Ориан почувствовала, как перенеслась в детство… Алиса в доме чудес… Вспомнила о детских играх в сарае, где она создавала свою вселенную, заселяя ее рукотворными тряпичными созданиями.
— Можно? — спросила она, протягивая руку к изумительной кукле, на которой были капор с воланами, красные чулки, золоченые туфельки и праздничное платье крестьянки. Можно было представить, что она отправляется на бал, где непременно встретит возлюбленного.
— Конечно, — подбодрил ее Ладзано, — возьми, мама была бы счастлива оттого, что она тебе понравилась. Думаю, эта кукла была ее любимицей.
Ориан колебалась. Тогда Ладзано взял куклу и приложил ее к груди молодой женщины, словно подарил ей ребенка.
Ориан несколько секунд стояла неподвижно, захлестнутая глубоким и неконтролируемым волнением, которое было сильнее, чем все остальное. У нее возникло ощущение, что ее внезапно захватил высокий прилив, чтобы никогда больше не отпустить.
Они спустились в сад.

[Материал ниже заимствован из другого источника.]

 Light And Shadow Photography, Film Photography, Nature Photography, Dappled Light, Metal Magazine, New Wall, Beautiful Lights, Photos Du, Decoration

Заходящее солнце посылало на стену дома последний луч — это было волшебное зрелище. Ориан была потрясена. С тех пор как она встретила Эдди, ее беспрестанно ошеломляли его взрывные появления и внезапные исчезновения, Она не решилась бы назвать их бегством, настолько все это было эффектным.
Его манера появляться и испаряться вводила в их отношения непредсказуемость, не лишенную очарования, но внушавшую беспокойство. Ориан всегда предпочитала контролировать свои действия, даже в личной жизни. Здесь от нее ускользало главное. Ободренная поведением Ладзано на поэтических вечерах на улице Помп, она не испытывала к нему чувства недоверия или ревности к потенциальной сопернице. И здесь, в материнском святилище, Ориан полностью успокоилась. Ладзано будто представил ее своей матери, а кукла, которую она прижимала к сердцу, стала ее благословением. Добро пожаловать в наш дом, добро пожаловать в нашу жизнь. Отныне они всегда будут произносить эти слова во множественном числе, они будут связаны общей судьбой.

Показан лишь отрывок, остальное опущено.